NAME
Algorithm::NGram
SYNPOSIS
use Algorithm::NGram;
my $ng = Algorithm::NGram->new(ngram_width => 3); # use trigrams
# feed in text
$ng->add_text($text1); # analyze $text1
$ng->add_text($text2); # analyze $text2
# feed in arbitrary sequence of tokens
$ng->add_start_token;
$ng->add_tokens(qw/token1 token2 token3/);
$ng->add_end_token;
my $output = $ng->generate_text;
DESCRIPTION
This is a module for analyzing token sequences with n-grams. You can use it to parse a block of text, or feed in your own tokens. It can generate new sequences of tokens from what has been fed in.
EXPORT
None.
METHODS
- new
-
Create a new n-gram analyzer instance.
Options:
- ngram_width
-
This is the "window size" of how many tokens the analyzer will keep track of. A ngram_width of two will make a bigram, a ngram_width of three will make a trigram, etc...
- ngram_width
-
Returns token window size (e.g. the "n" in n-gram)
- token_table
-
Returns n-gram table
- add_text
-
Splits a block of text up by whitespace and processes each word as a token. Automatically calls
add_start_token()
at the beginning of the text andadd_end_token()
at the end. - add_tokens
-
Adds an arbitrary list of tokens.
- add_start_token
-
Adds the "start token." This is useful because you often will want to mark the beginnings and ends of a token sequence so that when generating your output the generator will know what tokens start a sequence and when to end.
- add_end_token
-
Adds the "end token." See
add_start_token()
. - analyze
-
Generates an n-gram frequency table. Returns a hashref of N => tokens => count, where N is the number of tokens (will be from 2 to ngram_width).

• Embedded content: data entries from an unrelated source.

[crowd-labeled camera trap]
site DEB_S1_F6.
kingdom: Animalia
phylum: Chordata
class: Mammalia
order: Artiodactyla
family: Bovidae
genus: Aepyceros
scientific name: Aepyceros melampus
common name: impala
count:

You will not normally need to call this unless you want to get the n-gram frequency table.
- generate_text
-
After feeding in text tokens, this will return a new block of text based on whatever text was added.
- generate
-
Generates a new sequence of tokens based on whatever tokens have previously been fed in.
- next_tok
-
Given a list of tokens, will pick a possible token to come next.
- token_lookup
-
Returns a hashref of the counts of tokens that follow a sequence of tokens.
- token_key
-
Serializes a sequence of tokens for use as a key into the n-gram table. You will not normally need to call this.
- serialize
-
Returns the tokens and n-gram (if one has been generated) in a string
- deserialize($string)
-
Deserializes a string and returns an
Algorithm::NGram
instance
SEE ALSO
AUTHOR
Mischa Spiegelmock, <mspiegelmock@gmail.com>
COPYRIGHT AND LICENSE
Copyright 2007 by Mischa Spiegelmock
This library is free software; you can redistribute it and/or modify it under the same terms as Perl itself.